■ **JOBS**:
**A)** Answer these questions from the passage on the shepherd image:
(i) Which psalm does the passage credit with making the shepherd image powerful for many people?
(ii) According to the passage, what does the Greek word for compassion refer to?
(iii) What kind of sign does Jesus tell the disciples to put out?
**B)** From the passage on the shepherd image, give back word for word the part that opens with the words containing "A compassionate shepherd" and closes with "how shepherding worked.".

■ **PASSAGE GIVEN**:
A compassionate shepherd
Calling Jesus a “good shepherd” loses something for modern hearers. It is a powerful Old Testament image often used in a tragic sense: the flock has been scattered; the people are lost, and there is no one to regather them. It was an image people understood better by living closer to farm life; they might not have raised sheep themselves, but they understood how shepherding worked.
Many of us find it a powerful image because of the influence Psalm 23 has had on our lives
The Lord is my shepherd, I shall not want…
What does the shepherding image convey? The important aspect of a shepherd is that they were responsible for the whole flock. We know from the Parable of the Lost Sheep that the shepherd will leave the 99 to go in search of the one. Shepherds have responsibility for tending to the life and health, the protection and well-being, of the entire flock.
Having a vision of care for the whole flock inevitably changes your attitude, because the shepherd knew of no “other” sheep; there was only “this” flock. They are all part of the group. The sufferings of one impacts all. And so rather than railing against one that is sick, or wounded, or prone to wander off, the shepherd is filled with compassion for his sheep, which is why Jesus was moved by the crowd’s harassed and helpless state. The word for compassion in the Greek is a strong one; it refers to our bowels, which was the seat of emotion in that culture. Today we might say that Jesus’ heart was touched.
Help wanted
Being moved by the suffering of the sheep causes Jesus to turn to his disciples with a request, one that we might not see coming:
ask the Lord of the harvest to send out laborers into his harvest.
Jesus sees a situation that touches him in the deepest place of his humanity. We have this window into Jesus that is deeply personal and emotional and human. But where we might expect (or hope) that Jesus would reply out of his divinity and just solve all the issues, he doesn’t. He tells the disciples to put out a “Help wanted” sign. Talk to God about this. Workers are needed. Even an Emergency Backup Goalie can make a difference.
Jesus asks the disciples to pray for you and I.
There is both urgency and uncertainty in this request. It is urgent because Jesus encounters real people with real needs and real challenges; being “harassed and helpless” is common to our humanity. What becomes of harassed people who never find peace and calm? What becomes of the wounded and sick and injured who never find healing, safety, and security? What happens to people in need of a shepherd but don’t have one?
But the request is uncertain. Will the disciples pray? Will we pray?
We often pray to know God’s will for our lives. But I suspect we often overthink that one. Jesus’ prayer request is for the Lord of the harvest to send laborers. Move people from one place to another place where there is work to do. That doesn’t mean some place far away. Jesus himself encountered people in his normal travels; as we go on our way and about our day, we will find the same sorts of people that Jesus found.

■ **DATASET CONTENT**:
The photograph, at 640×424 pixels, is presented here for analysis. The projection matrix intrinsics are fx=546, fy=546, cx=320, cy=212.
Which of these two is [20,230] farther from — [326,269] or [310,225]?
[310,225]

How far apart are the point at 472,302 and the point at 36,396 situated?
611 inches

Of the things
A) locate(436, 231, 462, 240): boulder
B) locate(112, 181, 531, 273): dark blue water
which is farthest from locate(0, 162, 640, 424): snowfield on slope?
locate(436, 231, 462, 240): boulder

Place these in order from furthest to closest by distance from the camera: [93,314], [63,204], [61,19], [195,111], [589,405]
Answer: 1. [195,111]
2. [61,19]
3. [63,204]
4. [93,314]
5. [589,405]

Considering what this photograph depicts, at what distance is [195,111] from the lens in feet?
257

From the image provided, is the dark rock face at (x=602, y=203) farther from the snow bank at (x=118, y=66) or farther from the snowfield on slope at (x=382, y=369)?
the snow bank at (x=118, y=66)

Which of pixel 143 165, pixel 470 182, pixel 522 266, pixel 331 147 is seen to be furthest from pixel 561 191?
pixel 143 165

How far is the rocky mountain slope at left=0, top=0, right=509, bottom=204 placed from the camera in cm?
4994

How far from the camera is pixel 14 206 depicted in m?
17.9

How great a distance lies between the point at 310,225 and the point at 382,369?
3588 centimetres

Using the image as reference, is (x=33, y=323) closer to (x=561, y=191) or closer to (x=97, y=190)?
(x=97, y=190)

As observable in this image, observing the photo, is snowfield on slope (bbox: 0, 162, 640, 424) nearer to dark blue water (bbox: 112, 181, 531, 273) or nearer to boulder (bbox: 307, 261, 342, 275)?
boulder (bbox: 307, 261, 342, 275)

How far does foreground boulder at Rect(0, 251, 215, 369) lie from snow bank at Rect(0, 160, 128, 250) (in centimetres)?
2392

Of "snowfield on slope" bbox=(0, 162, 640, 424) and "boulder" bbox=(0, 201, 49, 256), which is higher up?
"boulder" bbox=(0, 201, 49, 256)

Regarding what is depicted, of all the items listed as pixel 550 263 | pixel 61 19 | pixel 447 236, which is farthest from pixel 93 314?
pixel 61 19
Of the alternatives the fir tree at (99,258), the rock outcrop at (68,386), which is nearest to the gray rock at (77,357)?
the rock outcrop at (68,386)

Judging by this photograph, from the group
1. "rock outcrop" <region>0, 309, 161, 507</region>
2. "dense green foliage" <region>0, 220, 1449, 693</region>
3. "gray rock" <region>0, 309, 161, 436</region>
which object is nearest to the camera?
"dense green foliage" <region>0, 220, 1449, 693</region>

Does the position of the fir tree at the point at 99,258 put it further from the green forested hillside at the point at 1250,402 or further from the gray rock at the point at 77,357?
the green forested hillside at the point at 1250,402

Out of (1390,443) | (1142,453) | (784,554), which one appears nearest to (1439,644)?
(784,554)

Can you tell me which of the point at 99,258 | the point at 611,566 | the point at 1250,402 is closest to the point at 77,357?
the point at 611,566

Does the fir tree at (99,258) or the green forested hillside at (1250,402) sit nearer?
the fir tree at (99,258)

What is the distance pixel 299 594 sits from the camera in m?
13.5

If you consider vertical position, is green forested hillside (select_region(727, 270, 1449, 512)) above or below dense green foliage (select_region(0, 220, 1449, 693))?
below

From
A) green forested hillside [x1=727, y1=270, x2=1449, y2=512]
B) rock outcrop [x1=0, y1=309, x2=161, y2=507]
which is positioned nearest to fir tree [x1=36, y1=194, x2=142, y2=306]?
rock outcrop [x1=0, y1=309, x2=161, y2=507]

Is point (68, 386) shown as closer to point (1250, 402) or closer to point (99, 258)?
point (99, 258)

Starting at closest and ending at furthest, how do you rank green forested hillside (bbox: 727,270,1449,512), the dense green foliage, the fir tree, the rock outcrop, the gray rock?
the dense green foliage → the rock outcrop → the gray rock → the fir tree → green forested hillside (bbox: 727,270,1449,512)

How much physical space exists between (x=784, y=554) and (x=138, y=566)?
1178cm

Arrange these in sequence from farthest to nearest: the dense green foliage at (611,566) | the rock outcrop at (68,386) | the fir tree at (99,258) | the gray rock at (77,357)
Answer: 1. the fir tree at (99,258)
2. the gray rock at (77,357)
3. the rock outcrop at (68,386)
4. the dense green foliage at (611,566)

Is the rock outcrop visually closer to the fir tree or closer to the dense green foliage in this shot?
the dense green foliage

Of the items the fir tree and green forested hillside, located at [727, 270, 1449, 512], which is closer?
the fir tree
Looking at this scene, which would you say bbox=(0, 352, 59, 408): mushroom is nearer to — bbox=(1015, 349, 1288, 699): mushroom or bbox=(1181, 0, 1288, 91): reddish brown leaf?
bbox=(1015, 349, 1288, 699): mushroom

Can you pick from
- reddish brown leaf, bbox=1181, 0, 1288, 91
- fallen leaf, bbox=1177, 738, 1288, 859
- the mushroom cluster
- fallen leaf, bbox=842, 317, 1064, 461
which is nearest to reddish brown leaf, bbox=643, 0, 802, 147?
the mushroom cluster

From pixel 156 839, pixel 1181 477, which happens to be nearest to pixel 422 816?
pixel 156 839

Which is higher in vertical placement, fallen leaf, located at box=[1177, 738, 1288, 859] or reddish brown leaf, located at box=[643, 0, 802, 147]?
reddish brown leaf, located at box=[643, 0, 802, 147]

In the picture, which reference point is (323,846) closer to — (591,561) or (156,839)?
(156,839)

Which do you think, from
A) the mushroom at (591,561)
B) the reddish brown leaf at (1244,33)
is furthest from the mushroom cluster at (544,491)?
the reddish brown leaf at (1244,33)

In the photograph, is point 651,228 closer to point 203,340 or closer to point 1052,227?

■ **PER-TASK OUTPUTS**:
**A)**
(i) Psalm 23.
(ii) The bowels, which were the seat of emotion in that culture.
(iii) A "Help wanted" sign.

**B)**
A compassionate shepherd
Calling Jesus a “good shepherd” loses something for modern hearers. It is a powerful Old Testament image often used in a tragic sense: the flock has been scattered; the people are lost, and there is no one to regather them. It was an image people understood better by living closer to farm life; they might not have raised sheep themselves, but they understood how shepherding worked.